#### EXERCISE DATA

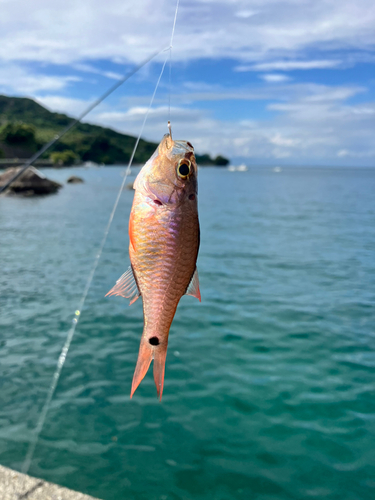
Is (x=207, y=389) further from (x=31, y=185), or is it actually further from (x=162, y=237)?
(x=31, y=185)

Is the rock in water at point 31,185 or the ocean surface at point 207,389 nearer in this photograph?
the ocean surface at point 207,389

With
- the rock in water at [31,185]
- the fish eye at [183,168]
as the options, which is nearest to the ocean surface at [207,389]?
the fish eye at [183,168]

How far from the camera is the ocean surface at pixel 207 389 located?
7023mm

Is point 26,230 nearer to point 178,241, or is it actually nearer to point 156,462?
point 156,462

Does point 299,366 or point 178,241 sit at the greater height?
point 178,241

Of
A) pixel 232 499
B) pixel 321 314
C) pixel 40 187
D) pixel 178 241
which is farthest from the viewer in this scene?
pixel 40 187

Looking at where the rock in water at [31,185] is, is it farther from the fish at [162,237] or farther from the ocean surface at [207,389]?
the fish at [162,237]

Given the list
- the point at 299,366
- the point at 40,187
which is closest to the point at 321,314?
the point at 299,366

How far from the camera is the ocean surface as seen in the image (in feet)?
23.0

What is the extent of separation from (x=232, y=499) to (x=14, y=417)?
14.3ft

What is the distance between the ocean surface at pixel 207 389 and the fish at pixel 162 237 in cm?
498

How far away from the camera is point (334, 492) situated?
6738 mm

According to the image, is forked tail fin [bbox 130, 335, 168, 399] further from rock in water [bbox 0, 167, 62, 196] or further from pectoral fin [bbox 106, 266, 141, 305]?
rock in water [bbox 0, 167, 62, 196]

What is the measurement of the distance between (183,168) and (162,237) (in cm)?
40
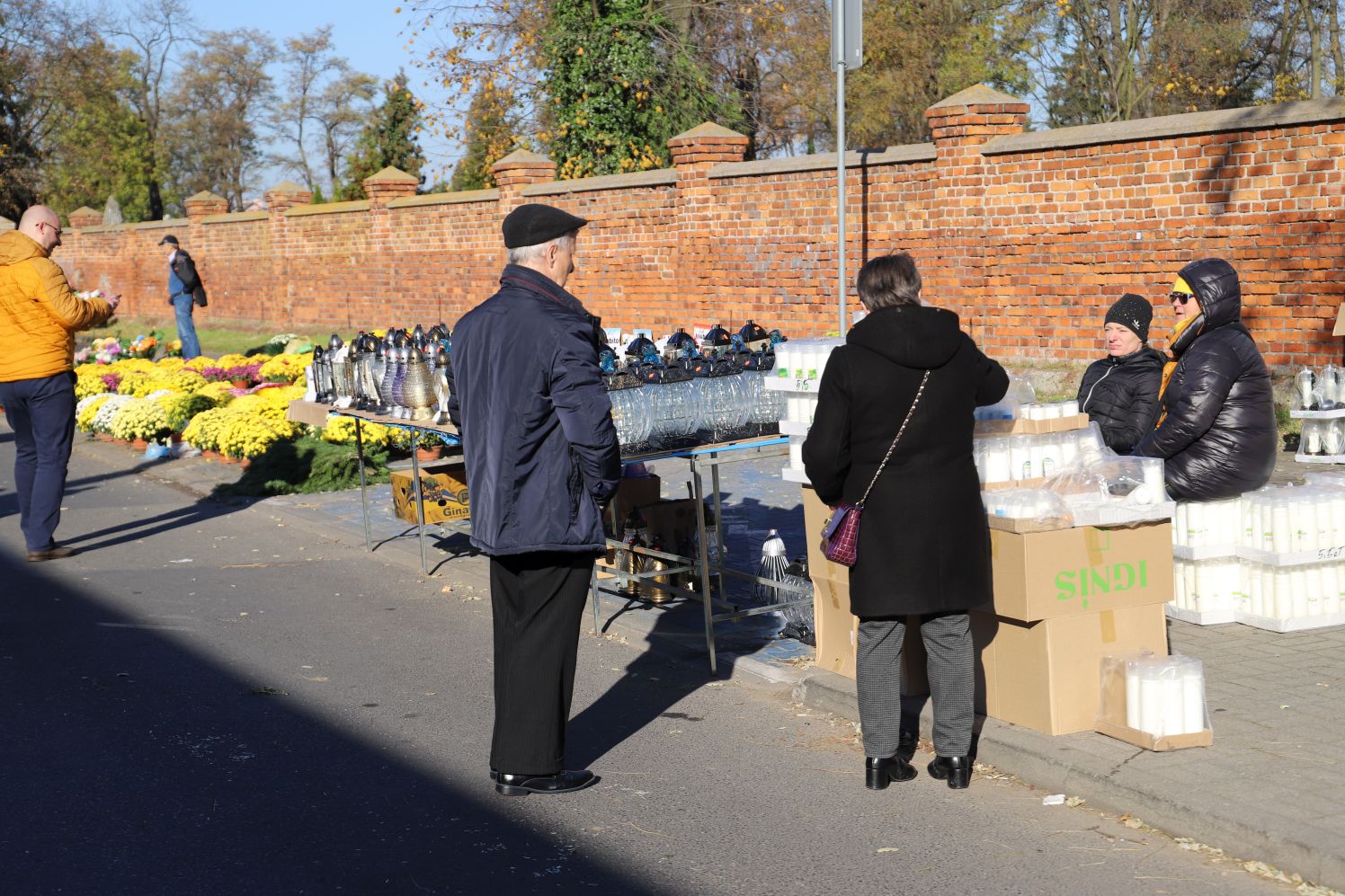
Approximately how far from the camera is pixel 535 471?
4988mm

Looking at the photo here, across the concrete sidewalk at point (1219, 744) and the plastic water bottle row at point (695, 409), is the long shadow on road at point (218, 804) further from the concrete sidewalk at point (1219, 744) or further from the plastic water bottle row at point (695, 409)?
the plastic water bottle row at point (695, 409)

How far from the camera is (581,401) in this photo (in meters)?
4.91

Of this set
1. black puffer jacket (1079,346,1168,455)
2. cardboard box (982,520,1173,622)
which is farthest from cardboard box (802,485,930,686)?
black puffer jacket (1079,346,1168,455)

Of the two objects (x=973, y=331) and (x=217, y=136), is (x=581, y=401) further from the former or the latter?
(x=217, y=136)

########

STATED EXERCISE:
Transcribe all the data word for word; the images stay out.

SOLVED PROBLEM:
Is (x=207, y=389) further from (x=31, y=185), or is it actually further from (x=162, y=237)?
(x=31, y=185)

Is the rock in water at point 31,185 or the ocean surface at point 207,389 nearer in this photograph?
the ocean surface at point 207,389

With
- the rock in water at [31,185]
- the fish eye at [183,168]
as the options, which is nearest to the ocean surface at [207,389]?
the fish eye at [183,168]

How far from the camera is the ocean surface at pixel 207 389 located?
7023mm

Is point 26,230 nearer to point 178,241, or is it actually nearer to point 156,462?
point 156,462

Does point 299,366 or point 178,241 sit at the greater height?
point 178,241

Of
A) pixel 232 499
B) pixel 321 314
C) pixel 40 187
D) pixel 178 241
which is farthest from the viewer in this scene?
pixel 40 187

Looking at where the rock in water at [31,185] is, is it farther from the fish at [162,237] or farther from the ocean surface at [207,389]?
the fish at [162,237]

Given the list
- the point at 299,366
- the point at 40,187
which is closest to the point at 321,314?
the point at 299,366

How far from the camera is the ocean surface as seen in the image (in feet)?
23.0

What is the extent of separation from (x=232, y=499) to (x=14, y=417)?
14.3ft

What is the distance between the ocean surface at pixel 207 389 and the fish at pixel 162 237 in cm?
498

How far away from the camera is point (334, 492) situated?
6738 mm

According to the image, is forked tail fin [bbox 130, 335, 168, 399] further from rock in water [bbox 0, 167, 62, 196] or further from pectoral fin [bbox 106, 266, 141, 305]?
rock in water [bbox 0, 167, 62, 196]

What is the measurement of the distance between (183,168) and (162,237) (in cm)?
40
Approximately how far from the camera is pixel 535 471?
4988mm

Looking at the photo here, across the concrete sidewalk at point (1219, 744) and the plastic water bottle row at point (695, 409), is the long shadow on road at point (218, 804) further from the concrete sidewalk at point (1219, 744) or further from the plastic water bottle row at point (695, 409)?
the plastic water bottle row at point (695, 409)

How far from the camera is (581,401) in this photo (in meters)?
4.91

Of this set
1. black puffer jacket (1079,346,1168,455)
2. cardboard box (982,520,1173,622)
which is farthest from cardboard box (802,485,930,686)?
black puffer jacket (1079,346,1168,455)

Of the two objects (x=973, y=331) and (x=217, y=136), is (x=581, y=401) further from the former or the latter?
(x=217, y=136)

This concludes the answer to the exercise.